Health Insurance Intermediaries: Critical Advocates or Middleman Bloat?
There’s little question in my mind that the maelstrom of health care reform proposals we’re suddenly seeing from every corner of the political and business landscape is starting to converge on a two key concepts: 1) universal coverage backed by individual mandates and 2) some kind of public/private hybrid approach that allows the mighty insurance industry to stay largely intact. Ron Wyden’s proposal is the latest and among the most comprehensive attempts to pull these ideas into a single, cohesive concept.
I have to admit to some ambivalence about all this. It’s great that we’ve finally reached a point where meaningful reform ideas are taken seriously and universal coverage is no longer dismissed as socialist bunk. And clearly the current employer-based system is broken and needs to be completely overhauled. But here’s what I worry about: almost every proposal from extreme left to extreme right leaves individuals largely alone to navigate an opaque and imposing bureaucracy (either public or private). Big Government scares me as much as Big Business, and they can both provide for Kafkaesque experiences when trying to get information or conduct routine business.
Sara Horowitz from the Freelancers Union thinks that the missing link in the health care debate is a need for intermediaries. She mentions church groups and the like, but she’s surely thinking of the Freelancers Union as well, which is one of the biggest intermediaries around. Of course, my paycheck comes from Fractured Atlas, which is another big one.
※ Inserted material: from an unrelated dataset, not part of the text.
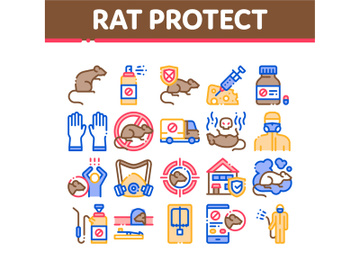 Rat Protect Collection Elements Icons Set Vector preview picture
Sara’s post got largely skewered by people who accused her of wanting to impose more bloat on an already bloated system, in the form of middlemen who aren’t directly involved in the health care transaction. These folks do have a point. There is enormous administrative waste and financial inefficiency in our health care system. Anytime you add a link to the chain you risk slowing things down and adding someone else who needs to get paid.
But my extensive personal experience suggests that Sara’s concerns are extremely valid. At Fractured Atlas we deal with artists every day who are lost, confused, and beaten down by the bureaucratic brutality of health insurance. (Heck, I’ve had some pretty horrible experiences with my own personal health insurance, and I’ve been immersed in this stuff for seven years now!) Fractured Atlas is able to penetrate the bureaucracy, advocate on our members’ behalf, and solve problems for a few simple reasons:
- In the seven years that we’ve been doing this we’ve encountered just about every situation imaginable at least 2-3 times. We’ve learned a lot, from which laws are relevant in which situations to what phone numbers can be used to bypass an autoattendant.
- Our business is worth millions of dollars each year to the insurance companies we work with. They’re a lot more afraid of pissing us off than they are of losing an individual policyholder.
On a macro level, I can’t deny that middlemen like us do add some costs to the health care delivery system. But as an individual policyholder, I sure as hell wouldn’t want to go it alone.